I am very clearly of [the] opinion, upon the evidence, that the social rules and customs of the plaintiffs cannot possibly be dismissed as lying on the other side of an unbridgeable gulf. The evidence shows a subtle and elaborate system highly adapted to the country in which the people led their lives, which provided a stable order of society and was remarkably free from the vagaries of personal whim or influence. If ever a system could be called ‘a government of laws, and not of men’, it is that shown in the evidence before me.[88]

The Commonwealth had argued that any ‘system’ demonstrated on the evidence did not have the characteristics of a ‘system’ of law and that Yolngu conceptions of rights, duties and of ‘law’ could not be recognised by an Anglo-Australian court. Blackburn J would have none of it.

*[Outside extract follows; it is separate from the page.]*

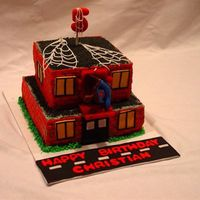 Spiderman   Fondant bricks on buttercream. Spiderman is a candle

In my opinion, the arguments put to me do not justify the refusal to recognise the system proved by the plaintiffs in evidence as a system of law. Great as they are, the differences between that system and our system are, for the purposes in hand, differences of degree. I hold that I must recognise the system revealed by the evidence as a system of law.[89]

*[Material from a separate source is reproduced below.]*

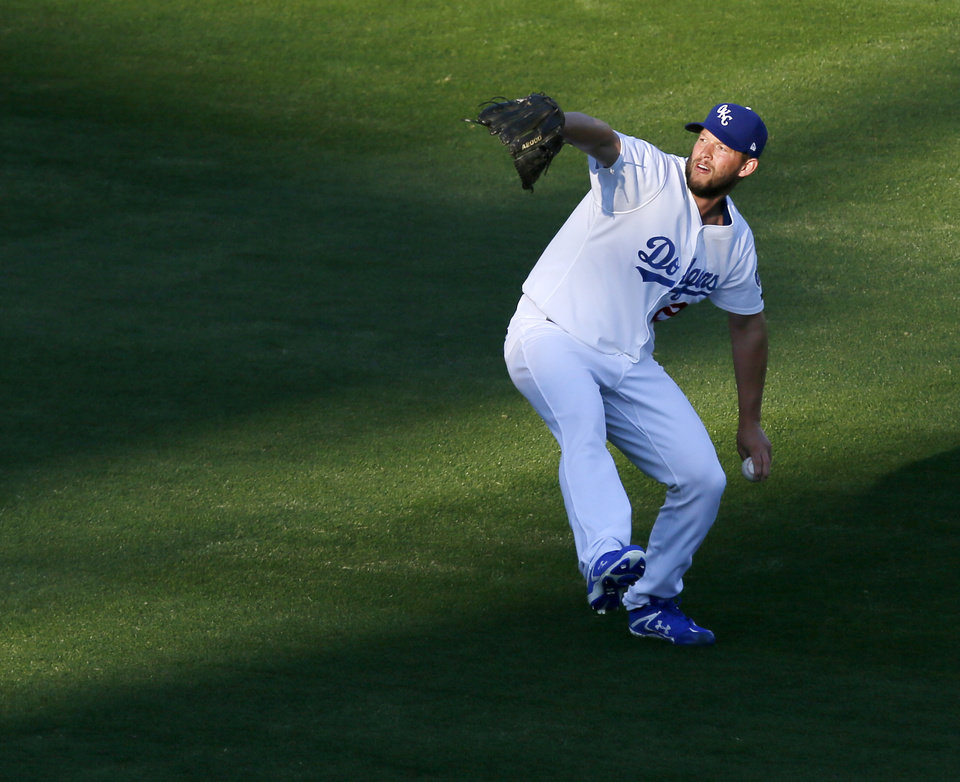 Photo - Clayton Kershaw throws the ball as he warms up before a minor league baseball game between the San Antonio Missions and the Oklahoma City Dodgers at the Chickasaw Bricktown Ballpark in Oklahoma City, Thursday, April 4, 2019. Kershaw pitched four and a third innings in the rehab start for Oklahoma City. Photo by Nate Billings, The Oklahoman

Judge Blackburn was scrutinising this Indigenous society in the late 1960s and early 1970s and would not accept that the Yolngu did not then possess, on the evidence presented to the court, a body of laws and customs cognisable to the Supreme Court of the Northern Territory as ‘a system of law’. As for the hundreds of other such Indigenous societies that existed in New Holland in 1788, Blackburn J was openly questioning of the notion that these societies had no ordered communal life upon the assertion of British sovereignty, writing: ‘having heard the evidence in this case, I am, to say the least, suspicious about the truth of the assertions of the early settlers of New South Wales that the aboriginals [sic] had no ordered manner of community life’.[90]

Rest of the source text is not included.